TASK OBJECTIVE>
Retype all data exactly as given. Pictures should not be retyped.

Saved data entries>
::::::

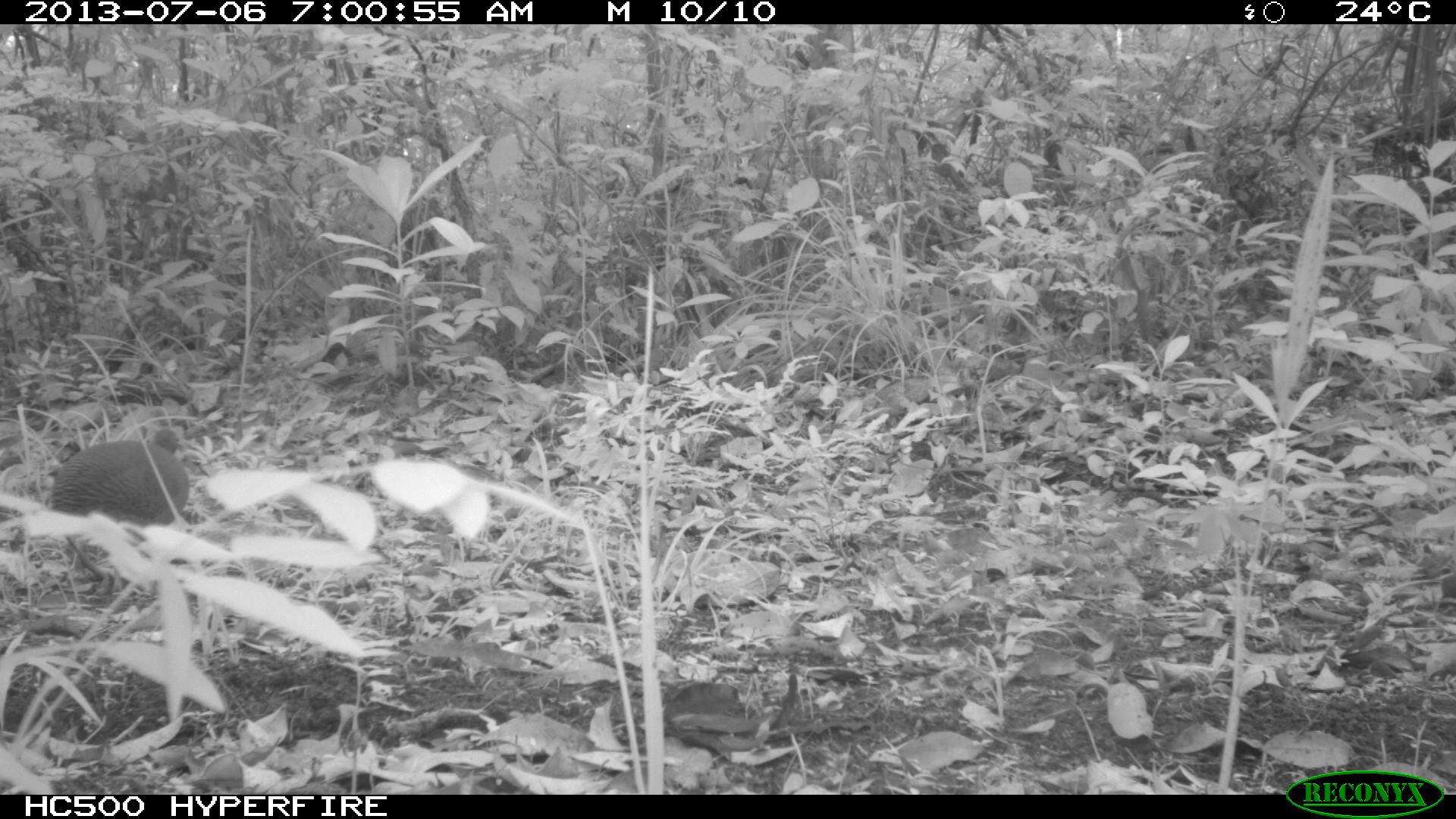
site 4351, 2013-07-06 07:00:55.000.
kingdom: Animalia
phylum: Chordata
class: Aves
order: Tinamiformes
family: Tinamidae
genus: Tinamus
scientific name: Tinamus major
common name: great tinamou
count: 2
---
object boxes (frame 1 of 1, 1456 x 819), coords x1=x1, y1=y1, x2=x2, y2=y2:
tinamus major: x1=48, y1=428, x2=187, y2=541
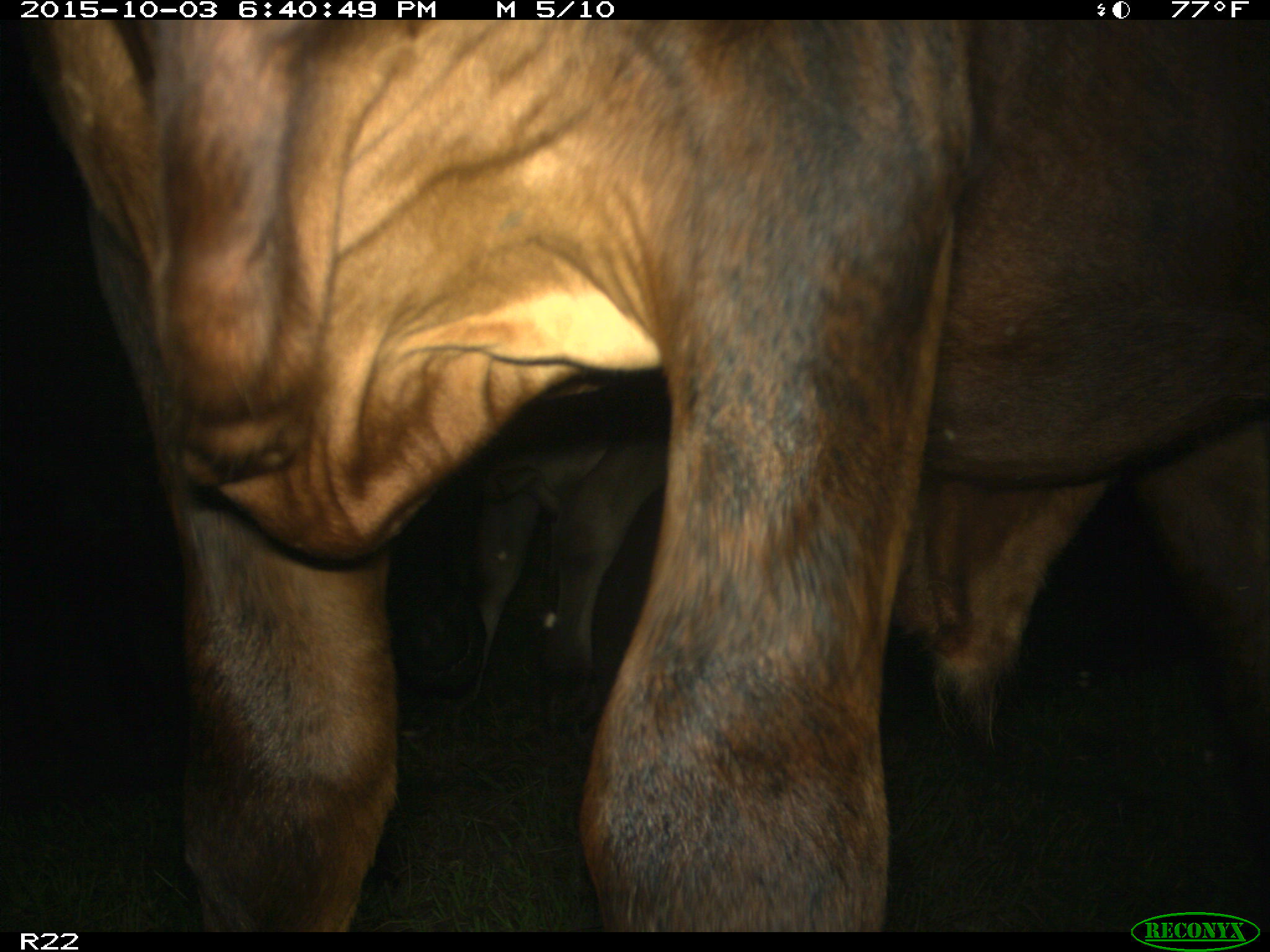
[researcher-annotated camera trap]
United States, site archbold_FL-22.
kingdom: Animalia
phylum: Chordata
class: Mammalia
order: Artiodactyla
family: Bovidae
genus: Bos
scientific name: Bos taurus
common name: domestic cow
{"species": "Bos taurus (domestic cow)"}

::::::

RESULT>
site 4351, 2013-07-06 07:00:55.000.
kingdom: Animalia
phylum: Chordata
class: Aves
order: Tinamiformes
family: Tinamidae
genus: Tinamus
scientific name: Tinamus major
common name: great tinamou
count: 2
---
object boxes (frame 1 of 1, 1456 x 819), coords x1=x1, y1=y1, x2=x2, y2=y2:
tinamus major: x1=48, y1=428, x2=187, y2=541
[researcher-annotated camera trap]
United States, site archbold_FL-22.
kingdom: Animalia
phylum: Chordata
class: Mammalia
order: Artiodactyla
family: Bovidae
genus: Bos
scientific name: Bos taurus
common name: domestic cow
{"species": "Bos taurus (domestic cow)"}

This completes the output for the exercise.